▶ _How to complete this task_:
When the line containing "[citizen-science consensus label]" appears in the entries below, begin printing there and stop after the line containing "category: wildebeest"; print each of those lines exactly and no other line.

Saved data entries:
+++

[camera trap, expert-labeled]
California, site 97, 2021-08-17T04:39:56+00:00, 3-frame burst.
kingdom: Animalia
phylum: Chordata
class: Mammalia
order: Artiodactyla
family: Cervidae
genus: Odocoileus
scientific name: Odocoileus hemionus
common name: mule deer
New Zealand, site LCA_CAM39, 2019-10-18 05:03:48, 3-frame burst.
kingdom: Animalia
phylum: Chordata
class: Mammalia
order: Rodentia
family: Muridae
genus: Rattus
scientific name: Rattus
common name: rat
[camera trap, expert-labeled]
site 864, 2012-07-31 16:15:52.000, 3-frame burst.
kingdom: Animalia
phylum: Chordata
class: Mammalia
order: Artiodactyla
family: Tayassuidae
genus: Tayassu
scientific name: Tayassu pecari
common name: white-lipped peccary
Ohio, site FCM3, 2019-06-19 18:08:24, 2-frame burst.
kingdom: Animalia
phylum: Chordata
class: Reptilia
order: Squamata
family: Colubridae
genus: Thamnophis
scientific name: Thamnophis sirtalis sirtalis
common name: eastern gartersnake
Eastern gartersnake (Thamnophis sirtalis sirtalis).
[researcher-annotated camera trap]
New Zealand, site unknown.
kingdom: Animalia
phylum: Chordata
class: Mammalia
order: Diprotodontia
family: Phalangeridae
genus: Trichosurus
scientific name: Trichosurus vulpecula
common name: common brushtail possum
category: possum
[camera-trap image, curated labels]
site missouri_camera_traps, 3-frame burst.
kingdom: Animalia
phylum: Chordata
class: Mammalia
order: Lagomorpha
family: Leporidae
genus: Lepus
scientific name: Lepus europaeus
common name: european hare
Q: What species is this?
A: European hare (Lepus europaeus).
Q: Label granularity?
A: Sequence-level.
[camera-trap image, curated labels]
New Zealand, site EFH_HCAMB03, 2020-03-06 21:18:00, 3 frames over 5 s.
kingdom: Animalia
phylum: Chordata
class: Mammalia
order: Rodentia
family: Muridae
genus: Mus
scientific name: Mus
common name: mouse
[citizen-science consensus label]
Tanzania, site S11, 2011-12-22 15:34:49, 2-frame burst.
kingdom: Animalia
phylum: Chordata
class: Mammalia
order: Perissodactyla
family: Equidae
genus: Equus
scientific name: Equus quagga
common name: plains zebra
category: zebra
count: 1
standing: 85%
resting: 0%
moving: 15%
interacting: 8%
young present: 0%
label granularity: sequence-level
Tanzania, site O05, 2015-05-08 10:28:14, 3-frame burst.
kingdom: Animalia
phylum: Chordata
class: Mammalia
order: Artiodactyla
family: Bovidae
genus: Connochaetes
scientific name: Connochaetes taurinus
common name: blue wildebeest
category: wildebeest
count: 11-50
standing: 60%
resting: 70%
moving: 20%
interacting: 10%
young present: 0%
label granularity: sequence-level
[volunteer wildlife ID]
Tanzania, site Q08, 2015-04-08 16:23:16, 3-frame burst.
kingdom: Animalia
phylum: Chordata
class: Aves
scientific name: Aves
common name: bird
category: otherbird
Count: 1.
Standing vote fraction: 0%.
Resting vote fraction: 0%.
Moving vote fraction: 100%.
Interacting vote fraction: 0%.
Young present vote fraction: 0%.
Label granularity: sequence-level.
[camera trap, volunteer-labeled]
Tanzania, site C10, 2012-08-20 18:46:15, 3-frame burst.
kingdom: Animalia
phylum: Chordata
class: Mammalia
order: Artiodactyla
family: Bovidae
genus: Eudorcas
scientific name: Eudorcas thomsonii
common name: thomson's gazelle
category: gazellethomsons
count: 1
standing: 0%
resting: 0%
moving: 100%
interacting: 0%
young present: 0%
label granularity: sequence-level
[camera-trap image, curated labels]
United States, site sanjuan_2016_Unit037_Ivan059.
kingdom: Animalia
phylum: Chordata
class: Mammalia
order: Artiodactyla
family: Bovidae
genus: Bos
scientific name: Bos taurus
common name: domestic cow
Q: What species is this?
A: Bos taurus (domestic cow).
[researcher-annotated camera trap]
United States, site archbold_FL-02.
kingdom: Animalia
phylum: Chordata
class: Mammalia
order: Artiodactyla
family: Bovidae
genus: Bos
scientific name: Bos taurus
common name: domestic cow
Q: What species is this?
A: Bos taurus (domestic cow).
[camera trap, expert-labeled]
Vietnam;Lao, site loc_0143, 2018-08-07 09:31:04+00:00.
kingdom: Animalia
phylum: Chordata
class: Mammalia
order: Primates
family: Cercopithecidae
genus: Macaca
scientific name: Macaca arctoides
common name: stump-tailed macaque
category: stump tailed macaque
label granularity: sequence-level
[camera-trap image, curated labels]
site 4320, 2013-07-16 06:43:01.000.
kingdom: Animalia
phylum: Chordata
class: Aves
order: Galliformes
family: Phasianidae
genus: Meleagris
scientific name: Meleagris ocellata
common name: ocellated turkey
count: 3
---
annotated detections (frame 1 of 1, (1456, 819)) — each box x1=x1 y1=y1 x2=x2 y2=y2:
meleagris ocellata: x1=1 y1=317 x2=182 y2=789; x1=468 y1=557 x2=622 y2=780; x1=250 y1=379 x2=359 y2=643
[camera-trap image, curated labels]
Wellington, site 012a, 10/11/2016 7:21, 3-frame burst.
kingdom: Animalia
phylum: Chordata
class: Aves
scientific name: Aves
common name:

+++

▶ _Your response_:
[citizen-science consensus label]
Tanzania, site S11, 2011-12-22 15:34:49, 2-frame burst.
kingdom: Animalia
phylum: Chordata
class: Mammalia
order: Perissodactyla
family: Equidae
genus: Equus
scientific name: Equus quagga
common name: plains zebra
category: zebra
count: 1
standing: 85%
resting: 0%
moving: 15%
interacting: 8%
young present: 0%
label granularity: sequence-level
Tanzania, site O05, 2015-05-08 10:28:14, 3-frame burst.
kingdom: Animalia
phylum: Chordata
class: Mammalia
order: Artiodactyla
family: Bovidae
genus: Connochaetes
scientific name: Connochaetes taurinus
common name: blue wildebeest
category: wildebeest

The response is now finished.